About nine months ago I received a newsletter from HealthEd with an overview on Vaginal Atrophy and Sexual Function. This highlighted the changes suggested by RANZCOG in the method of application of Ovestin, one of the types of local oestrogen.  If you have been prescribed local oestrogen please take note of the Take Home Messages below. After personally changing from Vagifem to Ovestin a couple of years ago, I became aware of the silly design in the applicator supplied with Ovestin. So I was very pleased to read these guidelines which encourage dispensing a small amount of Ovestin cream on your finger – halve one of the doses every second night as this means you lose less and you can avoid using the applicator (which is impossible to clean) and use a finger to apply. Squeeze the cream on your finger, insert low in the vagina – away from the cervix and be sure its on anterior wall and less deep– the half dose also means you don’t lose as much and this will be easier for any arthritic-fingered patients who were worried they couldn’t reach deep enough.
DR JOHN EDEN MB BS MD FRCOG FRANZCOG CREI wrote the following information. Dr John Eden is a certificated reproductive endocrinologist and gynaecologist. He is a Conjoint Associate Professor at The University of New South Wales in Sydney. He is a visiting medical officer at the Royal Hospital for Women, Sydney, Australia where he is Director of the Sydney Menopause Centre and the Barbara Gross Research Unit.
Take Home Messages
  • There is considerable data to support the use of topical oestrogens in urogenital atrophy.
  • Topical oestrogens should not be deposited deep in the vagina, but rather in the anterior portion, in order to minimise uterine exposure and to maximise the effect on the vulva, urethra and clitoral areas.
  • Oestrogen creams may be best used by abandoning the applicator all together and placed on a finger instead. This is then inserted inside the anterior vagina; some cream should also be smeared onto the vulval skin.
  • Patients who have had breast cancer should use nonhormonal moisturisers first and topical oestrogen as a last-resort.
  • Vulval dryness may respond to soap-free washes, using plain moisturisers on the vulva and intravaginal moisturiser products. Natural oils (such as coconut oil or olive oil) can be effective lubricants.
Post-menopause local oestrogen also helps the vaginal tissues with lubrication and thickening to tolerate any sort of supportive pessary (e.g. a ring, cube, Gelhorn or others) to help maintain any prolapse.

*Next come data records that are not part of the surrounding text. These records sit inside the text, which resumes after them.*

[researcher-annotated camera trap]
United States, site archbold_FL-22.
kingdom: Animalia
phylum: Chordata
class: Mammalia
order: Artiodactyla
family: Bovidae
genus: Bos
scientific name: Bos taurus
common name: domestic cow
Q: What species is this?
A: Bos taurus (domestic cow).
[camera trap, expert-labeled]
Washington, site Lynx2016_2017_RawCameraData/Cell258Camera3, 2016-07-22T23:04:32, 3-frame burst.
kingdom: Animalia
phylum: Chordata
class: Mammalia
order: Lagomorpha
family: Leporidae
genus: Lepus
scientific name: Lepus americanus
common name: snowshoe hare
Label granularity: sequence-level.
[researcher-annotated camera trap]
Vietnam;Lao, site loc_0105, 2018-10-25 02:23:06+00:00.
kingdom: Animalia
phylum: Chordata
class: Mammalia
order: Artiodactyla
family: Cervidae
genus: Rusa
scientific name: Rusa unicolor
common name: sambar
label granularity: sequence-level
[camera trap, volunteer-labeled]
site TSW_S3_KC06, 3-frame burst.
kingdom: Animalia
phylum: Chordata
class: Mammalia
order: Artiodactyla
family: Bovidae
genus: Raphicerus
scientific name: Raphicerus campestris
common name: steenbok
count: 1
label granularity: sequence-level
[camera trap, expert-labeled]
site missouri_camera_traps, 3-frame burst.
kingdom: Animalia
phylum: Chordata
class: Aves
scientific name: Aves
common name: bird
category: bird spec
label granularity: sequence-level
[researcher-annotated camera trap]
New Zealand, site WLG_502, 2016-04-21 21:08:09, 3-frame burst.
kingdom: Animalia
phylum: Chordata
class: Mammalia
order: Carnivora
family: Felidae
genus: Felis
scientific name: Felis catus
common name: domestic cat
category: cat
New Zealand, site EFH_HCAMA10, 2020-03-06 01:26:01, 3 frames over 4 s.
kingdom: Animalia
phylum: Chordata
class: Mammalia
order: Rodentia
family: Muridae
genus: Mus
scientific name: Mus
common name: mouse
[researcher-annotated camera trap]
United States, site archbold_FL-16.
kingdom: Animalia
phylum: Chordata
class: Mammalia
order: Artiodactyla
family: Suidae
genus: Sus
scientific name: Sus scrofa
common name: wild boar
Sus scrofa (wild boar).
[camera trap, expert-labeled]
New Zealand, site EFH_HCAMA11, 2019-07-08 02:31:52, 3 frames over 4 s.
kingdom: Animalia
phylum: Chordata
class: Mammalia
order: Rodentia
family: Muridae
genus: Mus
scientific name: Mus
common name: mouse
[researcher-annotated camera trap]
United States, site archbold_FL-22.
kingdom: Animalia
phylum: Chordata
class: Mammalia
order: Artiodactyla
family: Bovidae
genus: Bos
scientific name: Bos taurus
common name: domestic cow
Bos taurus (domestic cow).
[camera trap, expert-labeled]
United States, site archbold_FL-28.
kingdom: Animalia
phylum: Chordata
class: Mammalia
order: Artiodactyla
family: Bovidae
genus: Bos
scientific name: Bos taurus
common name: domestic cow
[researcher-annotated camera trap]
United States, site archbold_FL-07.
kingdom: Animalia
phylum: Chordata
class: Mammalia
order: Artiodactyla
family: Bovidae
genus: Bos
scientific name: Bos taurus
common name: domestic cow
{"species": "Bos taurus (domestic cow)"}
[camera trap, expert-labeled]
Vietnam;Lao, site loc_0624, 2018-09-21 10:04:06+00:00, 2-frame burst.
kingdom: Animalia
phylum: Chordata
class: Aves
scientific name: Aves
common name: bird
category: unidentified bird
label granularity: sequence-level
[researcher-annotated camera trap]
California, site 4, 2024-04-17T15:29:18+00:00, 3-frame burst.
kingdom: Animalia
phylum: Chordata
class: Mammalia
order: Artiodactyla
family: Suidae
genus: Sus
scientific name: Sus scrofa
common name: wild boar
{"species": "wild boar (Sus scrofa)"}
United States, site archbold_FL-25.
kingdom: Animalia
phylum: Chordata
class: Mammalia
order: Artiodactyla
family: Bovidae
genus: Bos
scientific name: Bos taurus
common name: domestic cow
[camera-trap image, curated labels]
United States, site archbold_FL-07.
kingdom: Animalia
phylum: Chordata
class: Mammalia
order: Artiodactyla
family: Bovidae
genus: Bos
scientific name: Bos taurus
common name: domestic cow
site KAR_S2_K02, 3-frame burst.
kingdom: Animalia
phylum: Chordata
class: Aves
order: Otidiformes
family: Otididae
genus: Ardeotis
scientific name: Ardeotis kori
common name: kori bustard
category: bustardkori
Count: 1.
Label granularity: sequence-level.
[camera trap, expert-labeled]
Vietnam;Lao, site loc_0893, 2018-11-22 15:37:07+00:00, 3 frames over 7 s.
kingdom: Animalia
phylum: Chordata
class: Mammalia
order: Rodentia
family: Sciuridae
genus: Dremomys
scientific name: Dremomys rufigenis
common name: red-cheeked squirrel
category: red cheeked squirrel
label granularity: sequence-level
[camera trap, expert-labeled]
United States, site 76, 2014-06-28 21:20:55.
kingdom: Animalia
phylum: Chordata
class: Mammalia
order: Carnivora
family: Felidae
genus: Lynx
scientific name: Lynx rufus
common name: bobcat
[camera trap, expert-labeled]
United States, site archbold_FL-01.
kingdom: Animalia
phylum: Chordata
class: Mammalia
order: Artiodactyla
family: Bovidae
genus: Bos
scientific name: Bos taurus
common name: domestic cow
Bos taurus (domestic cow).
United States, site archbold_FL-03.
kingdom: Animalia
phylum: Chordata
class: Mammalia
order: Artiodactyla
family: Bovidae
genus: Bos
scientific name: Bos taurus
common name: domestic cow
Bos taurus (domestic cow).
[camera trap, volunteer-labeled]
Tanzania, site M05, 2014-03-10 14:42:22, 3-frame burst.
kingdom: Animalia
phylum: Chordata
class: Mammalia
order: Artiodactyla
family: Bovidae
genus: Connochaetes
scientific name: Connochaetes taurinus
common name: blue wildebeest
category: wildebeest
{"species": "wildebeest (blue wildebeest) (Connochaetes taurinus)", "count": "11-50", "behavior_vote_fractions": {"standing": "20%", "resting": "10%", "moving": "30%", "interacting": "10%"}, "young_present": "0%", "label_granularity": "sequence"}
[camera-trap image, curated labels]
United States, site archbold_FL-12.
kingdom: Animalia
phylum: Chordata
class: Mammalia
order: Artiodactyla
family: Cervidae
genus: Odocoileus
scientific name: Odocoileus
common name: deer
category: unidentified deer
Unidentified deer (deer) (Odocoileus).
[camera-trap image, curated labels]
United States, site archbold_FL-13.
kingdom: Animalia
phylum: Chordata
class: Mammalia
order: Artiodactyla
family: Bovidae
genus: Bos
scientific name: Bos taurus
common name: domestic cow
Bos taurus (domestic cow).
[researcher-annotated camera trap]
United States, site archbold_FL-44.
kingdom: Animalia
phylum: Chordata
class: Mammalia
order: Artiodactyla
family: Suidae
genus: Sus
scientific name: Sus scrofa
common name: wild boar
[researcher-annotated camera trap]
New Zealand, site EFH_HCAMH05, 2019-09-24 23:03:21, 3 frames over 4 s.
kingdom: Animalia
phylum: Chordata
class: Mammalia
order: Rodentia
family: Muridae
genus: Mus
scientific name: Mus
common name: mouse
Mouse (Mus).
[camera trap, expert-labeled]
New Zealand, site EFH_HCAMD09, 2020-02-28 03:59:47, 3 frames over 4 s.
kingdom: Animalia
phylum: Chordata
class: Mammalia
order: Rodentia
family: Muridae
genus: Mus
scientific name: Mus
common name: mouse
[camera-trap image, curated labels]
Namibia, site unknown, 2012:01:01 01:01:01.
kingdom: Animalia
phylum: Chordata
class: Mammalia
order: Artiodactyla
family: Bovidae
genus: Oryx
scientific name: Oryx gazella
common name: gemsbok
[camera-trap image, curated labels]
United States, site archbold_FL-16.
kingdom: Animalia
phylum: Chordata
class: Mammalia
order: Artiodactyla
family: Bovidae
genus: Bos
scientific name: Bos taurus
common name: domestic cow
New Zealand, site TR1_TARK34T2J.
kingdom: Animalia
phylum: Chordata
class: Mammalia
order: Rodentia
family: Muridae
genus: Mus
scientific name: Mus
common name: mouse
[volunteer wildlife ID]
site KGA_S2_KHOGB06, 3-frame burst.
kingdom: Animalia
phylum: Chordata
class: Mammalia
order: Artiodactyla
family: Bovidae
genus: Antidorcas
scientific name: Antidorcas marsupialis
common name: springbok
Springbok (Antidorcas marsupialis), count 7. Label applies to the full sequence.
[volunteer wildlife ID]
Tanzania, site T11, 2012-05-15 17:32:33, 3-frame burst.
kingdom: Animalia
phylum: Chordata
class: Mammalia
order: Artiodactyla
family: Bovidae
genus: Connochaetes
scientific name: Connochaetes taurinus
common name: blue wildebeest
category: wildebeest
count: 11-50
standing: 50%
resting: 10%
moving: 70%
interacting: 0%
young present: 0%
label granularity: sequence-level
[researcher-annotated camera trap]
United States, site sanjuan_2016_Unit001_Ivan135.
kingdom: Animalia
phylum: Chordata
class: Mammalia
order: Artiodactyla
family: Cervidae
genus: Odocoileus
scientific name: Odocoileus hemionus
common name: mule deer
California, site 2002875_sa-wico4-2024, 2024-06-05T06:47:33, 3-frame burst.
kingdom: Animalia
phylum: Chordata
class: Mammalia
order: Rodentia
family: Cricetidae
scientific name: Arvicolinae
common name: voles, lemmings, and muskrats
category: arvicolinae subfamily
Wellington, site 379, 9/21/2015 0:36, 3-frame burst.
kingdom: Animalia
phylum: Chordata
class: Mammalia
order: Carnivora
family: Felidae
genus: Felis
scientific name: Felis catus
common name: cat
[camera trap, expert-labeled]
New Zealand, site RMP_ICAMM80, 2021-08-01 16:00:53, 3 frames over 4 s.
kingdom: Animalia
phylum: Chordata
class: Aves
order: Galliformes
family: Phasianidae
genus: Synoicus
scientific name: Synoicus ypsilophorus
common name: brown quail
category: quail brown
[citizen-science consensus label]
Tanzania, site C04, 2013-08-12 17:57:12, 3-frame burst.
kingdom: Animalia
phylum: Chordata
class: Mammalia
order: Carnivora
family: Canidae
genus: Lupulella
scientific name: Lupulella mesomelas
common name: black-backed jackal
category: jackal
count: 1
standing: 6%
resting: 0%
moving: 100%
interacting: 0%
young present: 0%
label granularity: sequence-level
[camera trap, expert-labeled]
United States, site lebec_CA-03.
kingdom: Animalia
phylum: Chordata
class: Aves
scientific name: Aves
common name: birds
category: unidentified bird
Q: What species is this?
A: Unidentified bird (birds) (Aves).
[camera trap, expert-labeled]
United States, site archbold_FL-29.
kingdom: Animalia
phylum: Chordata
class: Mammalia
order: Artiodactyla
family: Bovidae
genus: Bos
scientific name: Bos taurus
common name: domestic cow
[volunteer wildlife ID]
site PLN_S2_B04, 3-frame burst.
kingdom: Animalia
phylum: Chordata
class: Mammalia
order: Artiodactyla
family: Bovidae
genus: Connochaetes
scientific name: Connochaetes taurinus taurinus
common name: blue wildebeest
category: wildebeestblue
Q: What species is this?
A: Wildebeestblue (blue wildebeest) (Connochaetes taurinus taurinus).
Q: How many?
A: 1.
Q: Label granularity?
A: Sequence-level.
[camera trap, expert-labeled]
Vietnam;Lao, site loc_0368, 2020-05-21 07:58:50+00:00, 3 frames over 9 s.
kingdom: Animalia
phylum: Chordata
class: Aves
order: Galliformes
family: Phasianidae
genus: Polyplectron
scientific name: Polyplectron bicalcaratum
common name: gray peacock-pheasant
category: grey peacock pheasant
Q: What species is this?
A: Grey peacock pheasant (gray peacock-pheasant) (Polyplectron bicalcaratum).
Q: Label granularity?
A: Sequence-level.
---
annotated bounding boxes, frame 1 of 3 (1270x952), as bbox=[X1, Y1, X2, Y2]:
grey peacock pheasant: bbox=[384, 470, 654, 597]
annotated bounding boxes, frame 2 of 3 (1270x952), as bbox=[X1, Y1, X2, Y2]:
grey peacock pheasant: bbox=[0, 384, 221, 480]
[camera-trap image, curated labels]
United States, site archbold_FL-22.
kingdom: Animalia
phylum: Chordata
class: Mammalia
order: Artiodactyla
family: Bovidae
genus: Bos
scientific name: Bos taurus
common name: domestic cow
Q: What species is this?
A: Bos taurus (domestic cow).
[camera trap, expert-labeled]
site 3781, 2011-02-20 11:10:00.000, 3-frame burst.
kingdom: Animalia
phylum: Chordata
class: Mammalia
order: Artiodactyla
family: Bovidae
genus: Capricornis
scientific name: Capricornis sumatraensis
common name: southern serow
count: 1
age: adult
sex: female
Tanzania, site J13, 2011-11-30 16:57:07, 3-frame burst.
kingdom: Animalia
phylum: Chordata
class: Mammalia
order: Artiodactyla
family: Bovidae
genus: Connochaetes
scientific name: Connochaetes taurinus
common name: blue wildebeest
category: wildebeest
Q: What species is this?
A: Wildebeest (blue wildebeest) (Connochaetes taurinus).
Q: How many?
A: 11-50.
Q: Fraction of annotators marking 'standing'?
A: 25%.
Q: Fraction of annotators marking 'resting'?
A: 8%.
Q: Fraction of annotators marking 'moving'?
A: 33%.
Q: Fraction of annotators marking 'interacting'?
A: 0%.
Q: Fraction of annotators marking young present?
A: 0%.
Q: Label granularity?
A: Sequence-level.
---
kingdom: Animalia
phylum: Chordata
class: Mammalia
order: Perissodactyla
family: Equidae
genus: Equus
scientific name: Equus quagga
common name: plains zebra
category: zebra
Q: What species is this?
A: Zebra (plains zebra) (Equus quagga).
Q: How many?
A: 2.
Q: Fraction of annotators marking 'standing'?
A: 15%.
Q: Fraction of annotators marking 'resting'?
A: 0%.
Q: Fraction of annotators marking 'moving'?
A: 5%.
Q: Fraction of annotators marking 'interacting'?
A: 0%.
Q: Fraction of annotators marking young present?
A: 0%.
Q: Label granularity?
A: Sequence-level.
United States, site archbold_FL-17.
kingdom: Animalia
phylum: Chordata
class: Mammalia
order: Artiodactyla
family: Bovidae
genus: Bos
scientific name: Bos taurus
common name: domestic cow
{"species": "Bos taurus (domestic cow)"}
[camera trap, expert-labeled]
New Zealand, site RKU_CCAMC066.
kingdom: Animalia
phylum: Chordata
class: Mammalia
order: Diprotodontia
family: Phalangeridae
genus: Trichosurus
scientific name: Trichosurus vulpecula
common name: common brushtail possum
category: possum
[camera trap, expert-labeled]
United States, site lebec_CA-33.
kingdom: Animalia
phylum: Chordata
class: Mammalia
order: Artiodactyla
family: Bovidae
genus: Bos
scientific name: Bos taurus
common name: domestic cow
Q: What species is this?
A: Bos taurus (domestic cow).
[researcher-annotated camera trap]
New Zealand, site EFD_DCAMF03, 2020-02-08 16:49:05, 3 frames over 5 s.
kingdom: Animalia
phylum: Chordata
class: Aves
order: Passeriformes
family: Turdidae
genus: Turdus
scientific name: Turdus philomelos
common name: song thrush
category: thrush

Mona Lisa Touch Therapy laser treatment

Since 2013, a non-surgical, non-hormonal alternative to vaginal atrophy has been available in Australia and around the world. This is a laser treatment (Mona Lisa Touch Therapy) which stimulates the body’s regenerative processes to create more healthy and hydrated cells and to improve the vascularity of the vaginal mucosa. I have written a previous blog on the Mona Lisa. It costs around $2000 in Australia for the 3 treatments necessary  and is not covered at all by Medicare at the moment. This may be a useful option if the patient has vaginal atrophy and has had an oestrogen-dependent cancer and is advised not to use local oestrogen. Discuss this with your specialist or doctor.

I hope these titbits help you start some conversations with your medical practitioners.